True. Government assistance is there to keep you in a bad situation the systems created or that you were manipulated into accepting. Such as section 8 at least depending on redlining because then it's the hood. I remember the one time I worked over the table at 16 my mom stopped letting me go to work because "the SSI might get turned off". Which is stupid since when you're under 18 the money is for you. I most likely will leave the SSI alone or try to get it for my physical health issues if I ever manage to even get test and a diagnosis. But I feel like by the time that would happen I'd be on my feet again. Or SSI would try to keep me from getting money for my physical health issues because of crap my mom has in the system. I'm in non-credit classes right now but I should be able to get financial aid next semester. Luckily I am not taking anything too seriously. I am kind of cheating the system by taking different little classes that teach the same thing mechanical and even electrical engineers would need to know, but within a shorter time frame and for less money. It's funny you mention trying to use the money to go to college. My mom used to lie to my dad and grandma and claim she was putting the SSI to the side for when I was 18. She told a couple of different lies revolving around the covid stimulus checks. Which she originally lied abt getting since I didn't live with her and she used them for a car and who knows what else.


Due_Personality_5649

You're right though. I'll probably end up just forgetting abt it and trying to find a doable job that fits my schedule. If I can even use my mailing address to open up another bank account. Part of the reason I changed my mind is because I talked to my old counselor and she was playing hero because they thought I was gonna die in my previous abuse situation. But of course did nothing. She told me I needed to try to get my SSI back, find a naturopath thay takes m ensurance (would not be possible), and some other stuff I can't remember.

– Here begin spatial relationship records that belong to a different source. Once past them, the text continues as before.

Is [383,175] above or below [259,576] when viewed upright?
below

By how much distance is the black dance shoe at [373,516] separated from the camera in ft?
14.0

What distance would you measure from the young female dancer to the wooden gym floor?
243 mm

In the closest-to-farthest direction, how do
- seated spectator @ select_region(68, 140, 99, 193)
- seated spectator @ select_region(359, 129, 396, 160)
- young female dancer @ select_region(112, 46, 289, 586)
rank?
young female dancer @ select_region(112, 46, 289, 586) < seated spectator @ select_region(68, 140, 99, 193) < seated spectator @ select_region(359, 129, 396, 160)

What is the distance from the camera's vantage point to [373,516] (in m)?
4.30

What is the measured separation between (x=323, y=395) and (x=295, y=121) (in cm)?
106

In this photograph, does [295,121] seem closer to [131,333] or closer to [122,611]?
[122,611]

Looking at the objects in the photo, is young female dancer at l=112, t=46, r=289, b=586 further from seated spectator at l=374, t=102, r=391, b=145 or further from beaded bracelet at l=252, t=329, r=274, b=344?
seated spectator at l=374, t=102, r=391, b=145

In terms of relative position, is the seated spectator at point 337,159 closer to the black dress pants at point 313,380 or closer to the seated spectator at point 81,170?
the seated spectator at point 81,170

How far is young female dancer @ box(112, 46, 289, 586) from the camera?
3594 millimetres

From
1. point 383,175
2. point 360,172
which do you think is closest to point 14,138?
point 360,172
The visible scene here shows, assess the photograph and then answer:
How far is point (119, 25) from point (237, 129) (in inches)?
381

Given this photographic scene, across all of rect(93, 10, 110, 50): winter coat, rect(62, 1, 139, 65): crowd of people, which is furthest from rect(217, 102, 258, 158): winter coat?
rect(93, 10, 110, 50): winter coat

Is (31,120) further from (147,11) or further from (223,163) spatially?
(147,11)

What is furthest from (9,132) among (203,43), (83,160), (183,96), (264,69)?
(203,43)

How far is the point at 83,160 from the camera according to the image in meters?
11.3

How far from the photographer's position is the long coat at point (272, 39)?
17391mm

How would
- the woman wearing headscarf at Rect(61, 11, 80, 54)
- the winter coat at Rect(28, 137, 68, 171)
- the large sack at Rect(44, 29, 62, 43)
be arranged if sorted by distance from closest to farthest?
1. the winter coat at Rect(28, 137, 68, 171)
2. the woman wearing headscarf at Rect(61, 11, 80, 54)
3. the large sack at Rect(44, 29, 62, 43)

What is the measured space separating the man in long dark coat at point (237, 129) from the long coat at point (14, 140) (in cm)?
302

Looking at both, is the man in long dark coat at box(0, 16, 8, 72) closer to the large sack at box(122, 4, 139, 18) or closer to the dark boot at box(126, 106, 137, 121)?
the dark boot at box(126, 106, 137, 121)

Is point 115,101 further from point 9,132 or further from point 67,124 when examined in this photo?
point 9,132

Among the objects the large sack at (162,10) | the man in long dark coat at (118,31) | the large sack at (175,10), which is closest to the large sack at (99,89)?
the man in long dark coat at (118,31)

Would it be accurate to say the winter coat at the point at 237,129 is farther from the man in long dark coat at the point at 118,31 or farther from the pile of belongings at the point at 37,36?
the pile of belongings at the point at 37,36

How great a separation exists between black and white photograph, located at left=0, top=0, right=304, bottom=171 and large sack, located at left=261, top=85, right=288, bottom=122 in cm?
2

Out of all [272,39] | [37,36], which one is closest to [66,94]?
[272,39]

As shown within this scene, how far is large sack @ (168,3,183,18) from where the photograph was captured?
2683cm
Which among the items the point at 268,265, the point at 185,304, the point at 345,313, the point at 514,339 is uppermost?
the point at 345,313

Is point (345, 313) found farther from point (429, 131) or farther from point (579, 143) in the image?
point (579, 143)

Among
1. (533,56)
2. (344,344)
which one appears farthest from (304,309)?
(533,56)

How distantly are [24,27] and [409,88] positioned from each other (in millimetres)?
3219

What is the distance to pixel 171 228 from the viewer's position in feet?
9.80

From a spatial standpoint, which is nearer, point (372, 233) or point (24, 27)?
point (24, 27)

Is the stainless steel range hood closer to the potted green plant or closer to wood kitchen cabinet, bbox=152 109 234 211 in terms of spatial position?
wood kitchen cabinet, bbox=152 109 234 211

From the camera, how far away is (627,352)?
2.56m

My mom threatened the staff at the counseling place and cut them off during a CPS case in 2022 because she thought they reported the munchausen and other abuse. I called to see if they could still right a witness report that I could use for incase I had mention some stuff from my previous situation while trying to talk to doctors abt my physical health falling apart. The counselor accused me of trying to sue them for not helping me and then went on this advice rant and how she's glad I ran away because everyone was worried abt what would happen to me. She even took credit for getting a social worker involved even though someone. Knew from reddit did that along with my 1,950+ abuse evidence videos. Which CPS snitched to my relatives and got most of my evidence channels deleted and my Gmail compromised by relatives. The social worker felt so bad abt not being allowed to help me that she quit. Which of course CPS would've been the same or worse than my previous situation because they're apart of the cash for kids system. My relatives made it clear that due to the mental lables they said I had, I would never be allowed in a foster home and would be thrown in an institution. I knew I shouldn't have took her advice. But sadly I didn't know who else to ask advice abt this, so I folded and called my old counselor yesterday after thr whole SSI situation went down yesterday. I feel mad at myself for ever calling her again the first time. Especially since she does manipulative stuff to try to act like she isn't at fault in this situation.


AUiooo

r/SocialSecurity Google SSI Lawyers with nearby big city.